Analytics models, that are at the heart of artificial intelligence, have taken on increasing importance in businesses. They are a vital support to decision-making across organisations and networks, and are relied on more and more by executives and teams. However, models are only as good as their inputs, and that includes the process that creates them. Get those wrong, and the model will provide the ‘wrong’ answers to your questions. Being data-driven in the wrong direction is likely to be worse than going on gut instinct.
We all know about the importance of choosing the right data, and making sure the quality is high. Fewer people, however, consider the process of developing models, but it is also an important input. And like data quality, poor quality process can result in problems further down the line.
Timing and capability
There are a number of issues to consider in the process of building an analytic model. The first is timing, and it is linked to data quality. Data is at its best when it is fresh. Taking several months or more to build a model therefore means that the data that underpins it is likely to be out of date. If a model is built faster, then the supporting data is fresher, and, of course, the model can start to generate value for the organisation sooner. But this, of course, must be balanced against taking time to ensure that the model works.

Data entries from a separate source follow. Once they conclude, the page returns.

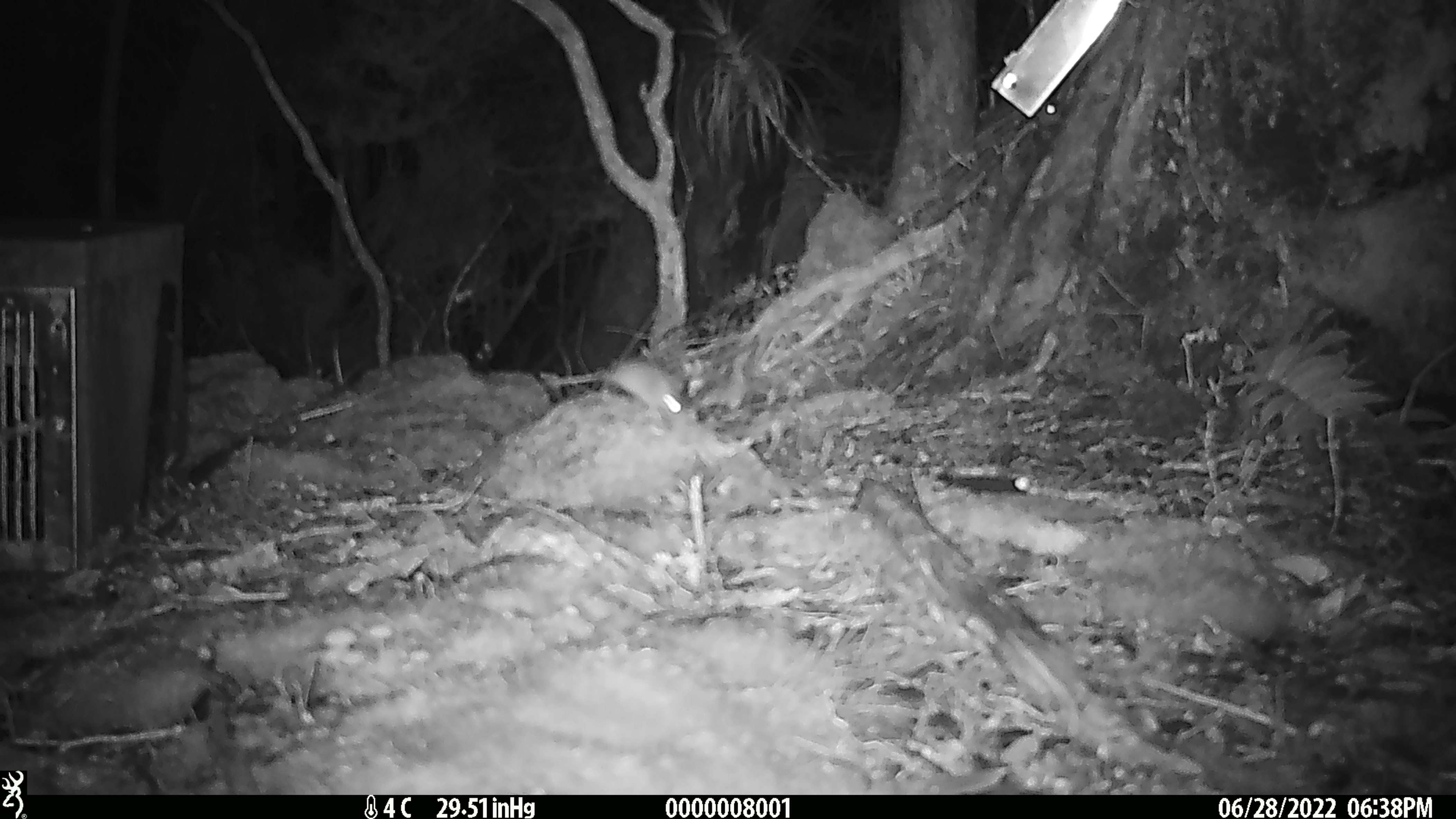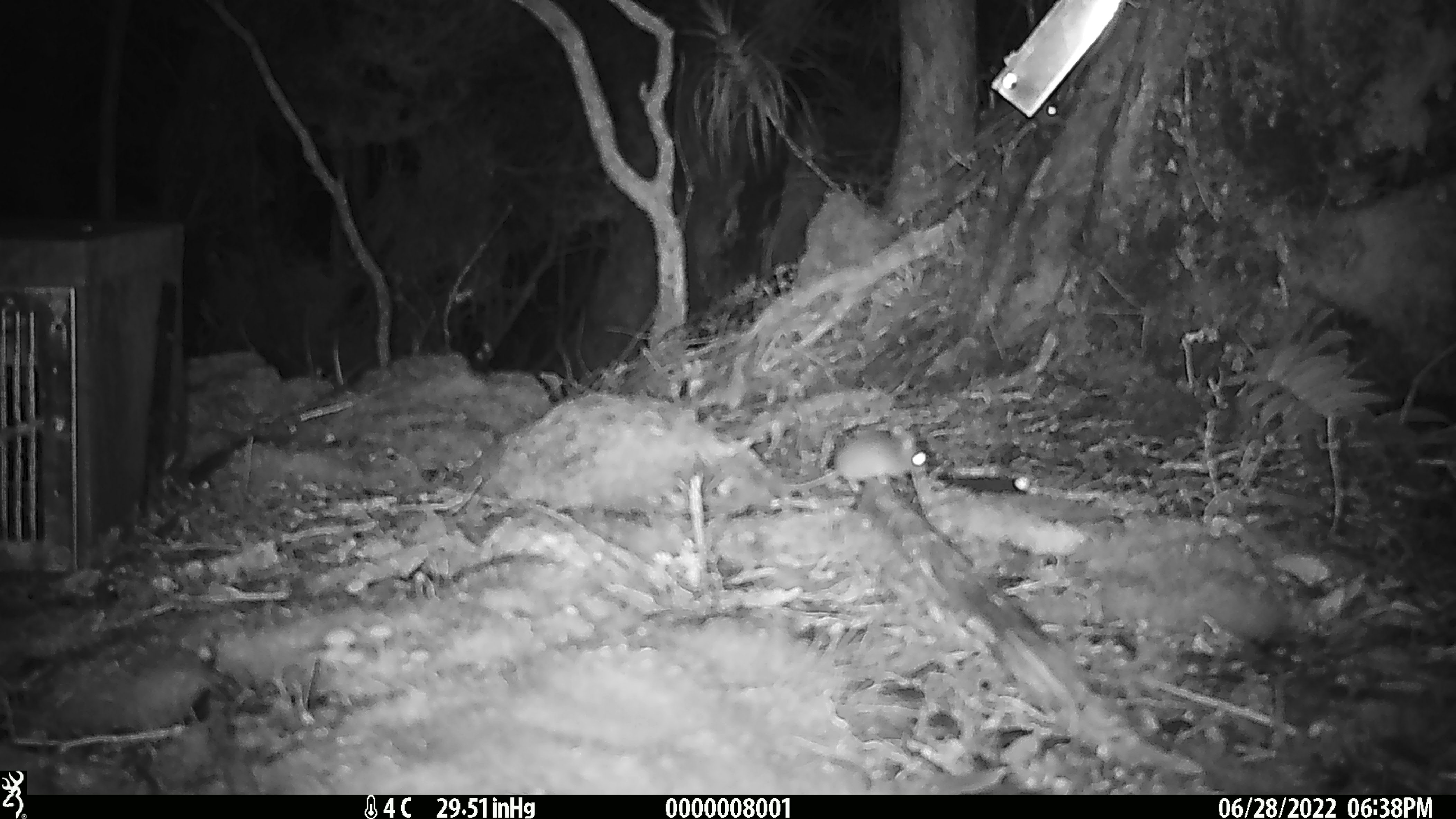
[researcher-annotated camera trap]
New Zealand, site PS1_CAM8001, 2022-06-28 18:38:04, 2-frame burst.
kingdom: Animalia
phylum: Chordata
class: Mammalia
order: Rodentia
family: Muridae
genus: Mus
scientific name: Mus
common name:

The second issue is capability. Despite the rise in citizen data scientists, most companies still have a shortage of people who can build robust analytics models, especially those involving more advanced machine learning techniques. Building models often requires advanced feature engineering, feature selection, and model building/fine tuning, and cannot be easily done without skilled data scientists. What’s more, the number of models that data scientists can build is limited by their workload and time. This issue is becoming more important as the number of analytical models, and their level of granularity, increases. With business users increasingly wanting multiple models across customer segments, data scientists are stretched thinner and thinner, because each new model needs their time and energy.
Sharing and deployment
The final part of the process of developing models is sharing and deployment. The best model in the world is no use if nobody knows of its existence. It is also important to be able to scale rapidly when necessary, and to have a governance structure that permits this to happen easily. Scaling and collaboration therefore enable businesses to test, refine and deploy models faster, and make decisions more rapidly as a result.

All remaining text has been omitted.